I've almost immediately added:
Nikkor-S-C 50/1.4 (bought it off John White of AIConversions.com, so it's been AIed by him. I had no need for the conversion, but nice if I ever get that FM2 I keep talking about!)
Vivitar 283 flash,
Lunasix 3 light meter (don't trust the FT one, obviously, and means I don't need any battery at all in the camera). Someone has also given me their old Lunasix 3, so I have a backup.
Someone has also sent me a spare Nikkormat FTn body with a Soligar 35mm-105mm lens. Never used either (why would I?)
I need to add more prime lenses, but those two have served me well.
As far as learning? You know how that goes. I just set up my own darkroom in our house, since we were reno-ing the basement anyway. I just showed up to an event (some Mixed Martial Arts weigh-ins, as I train with some professional fighters) to shoot, and the local "guy who covers every event" was there. He had one (not sure what, but surely super-expensive) digital camera, two slave units on tripods so that he could get two more angles of every shot. Nice guy. His website has thousands of photos for sale, as he can just stay there and hold the shutter button. He thought my gear might be interfering with his slave units until I pointed out that my gear didn't have batteries.
Nice to see others are still using this type of gear.
Good morning, Phil;
Welcome to the group. Yes, there are still some people using this "older technology."

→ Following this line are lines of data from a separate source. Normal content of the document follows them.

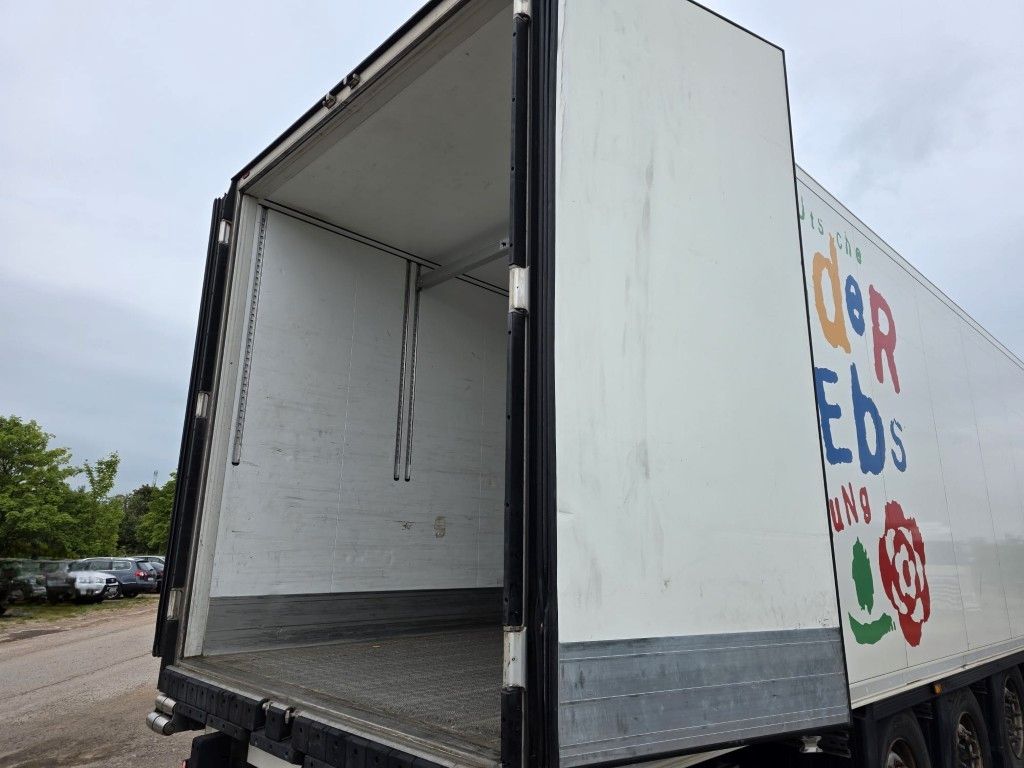 Fahrzeugabbildung Schmitz Cargobull Tiefkühler, Doppelstock,SKO 24/L-13,4 FP 60 Cool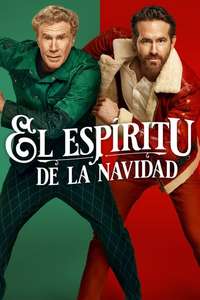 Spirited - Poster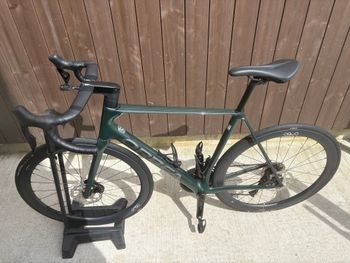 Used Orbea ORCA M35i 2024 2024 Road & Gravel — image 7 of 10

And I do agree with you about the NIKKOR 105/2.5 lens. I believe that it was the prior version of that lens on a Nikon rangefinder camera in Korea that started the appreciation for NIKKOR glass. The photographer had printed his negative, and there was a spot in one location on the print. He looked at the negative, but there was not any dust there; it was in the negative. Curious, he put it back into the enlarger, and began to blow up that part of the negative. He was quite surprised to discover that there really was something in the negative, and it was the clear image of a helicopter quite some distance away.
While I do still have my Nikon F and F2 cameras for use with the NIKKOR lenses, there is also a Nikon D60 digital camera that the NIKKOR lenses will go right onto. Now with the motor home, I can carry a small printer along with the computer, and make prints for the people while I am out there. I admit that this is much more convenient than trying to carry a darkroom setup in the motor home. Sort of a hybrid application for the NIKKOR glass.

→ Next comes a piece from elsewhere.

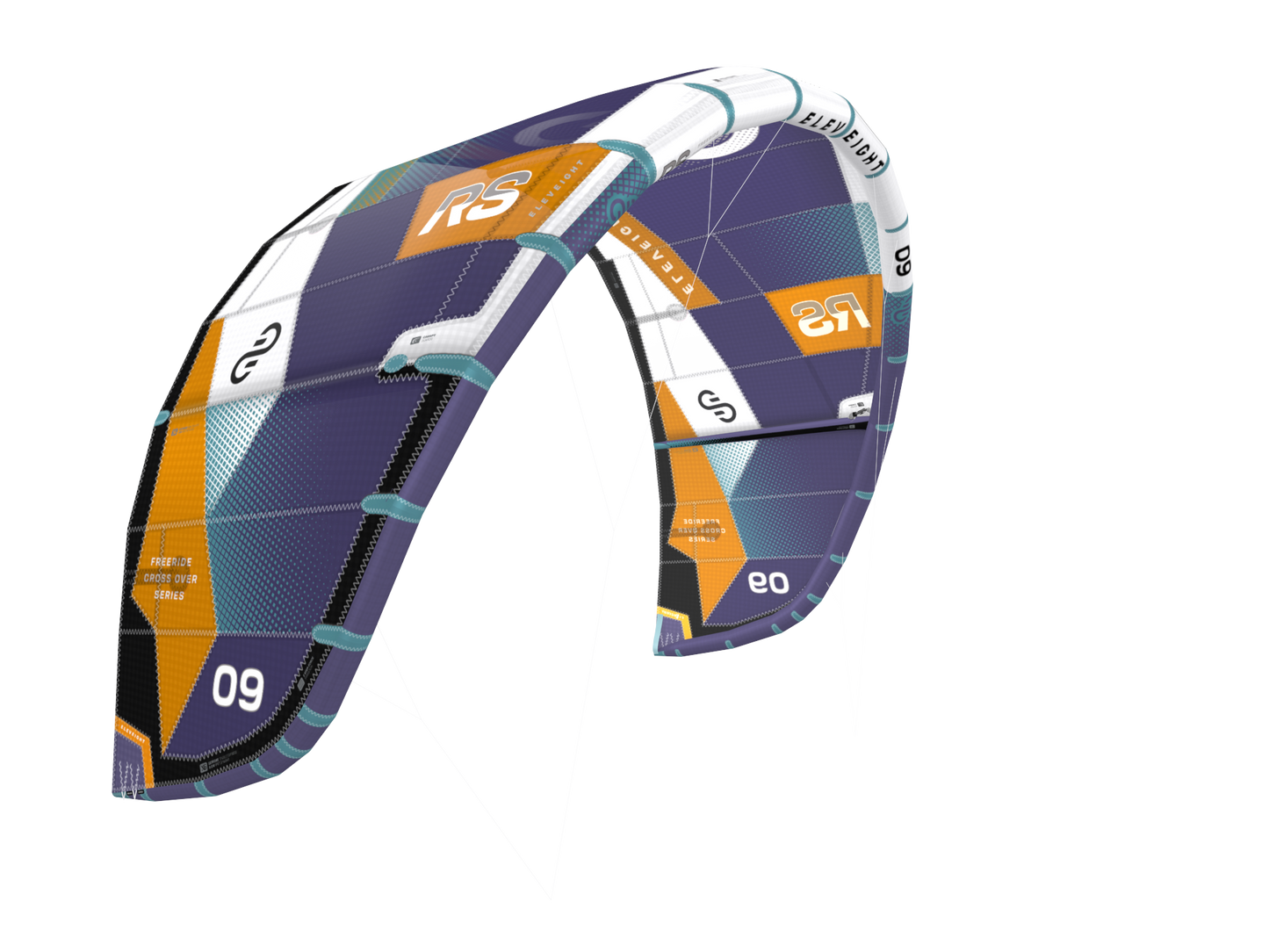 Kite set Eleveight RS V9 + Autobar V1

And I really like your reply to the fellow with the digital camera set-up with the two slave electronic flash. One friend, Jon, was at a National Park with his old Canon FD gear when another fellow with a digital camera of that year's vintage was pointing out to Jon all the advantages of the digital equipment over Jon's old obsolete film gear. When the fellow had finished his dissertation, he then turned to the scene and raised his camera to record the scene and show Jon the immediately available results. His digital camera did not work, and the display showed the message "No memory card." The exasperated fellow blurted out that he had forgotten to bring any memory cards. But, Jon is all heart, and a truly compassionate guy. Jon reached into his pocket and pulled out and offered to the fellow a 36 exposure roll of Velvia.
Ralph, Latte Land, Washington
The oddest thing happened to me today. I was on eBay and I happened across this old Nikon F and I thought "Well I could bid on this." I didn't think that the price was too high and before I could shop myself, I had made a bid. The odd thing is, mine was the high bid. So now I will have a Black F with a Photomic finder show up on my doorstep. The listing said that the shutter was good and that the meter works. The pictures on the listing were kind of blurry and I can't really tell what the condition is. Also I have the problem of not having a suitable lens. Yeah, I already own an F3 and a 50mm f1.4 Ai-s, but I was thinking that a 50mm pre-Ai lens would be better for this camera. I guess I'll know more in a week. By the way, I joined this group today.